Saved entries
## begin
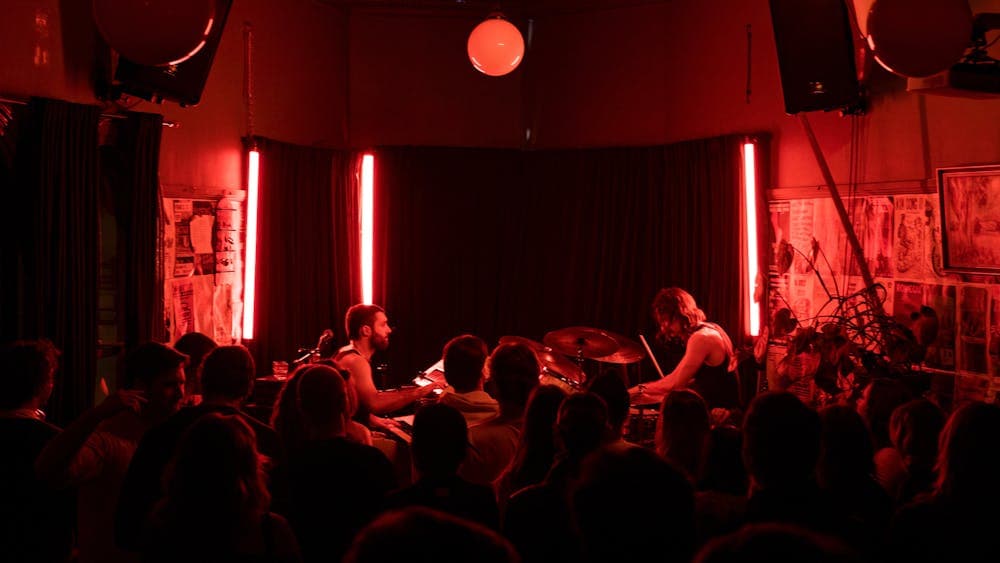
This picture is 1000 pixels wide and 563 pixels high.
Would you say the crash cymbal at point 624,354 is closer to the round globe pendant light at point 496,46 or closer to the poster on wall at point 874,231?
the poster on wall at point 874,231

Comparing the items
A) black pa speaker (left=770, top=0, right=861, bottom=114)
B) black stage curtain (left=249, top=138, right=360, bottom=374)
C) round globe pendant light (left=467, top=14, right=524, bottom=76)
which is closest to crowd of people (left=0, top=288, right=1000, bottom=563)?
black pa speaker (left=770, top=0, right=861, bottom=114)

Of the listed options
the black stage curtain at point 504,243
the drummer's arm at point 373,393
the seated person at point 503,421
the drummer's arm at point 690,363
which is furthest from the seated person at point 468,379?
the black stage curtain at point 504,243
## end
> Written instruction: Copy word for word the records from the line containing "Of the listed options" through the end of the records.

> Solution for this problem:
Of the listed options
the black stage curtain at point 504,243
the drummer's arm at point 373,393
the seated person at point 503,421
the drummer's arm at point 690,363
which is furthest from the seated person at point 468,379?
the black stage curtain at point 504,243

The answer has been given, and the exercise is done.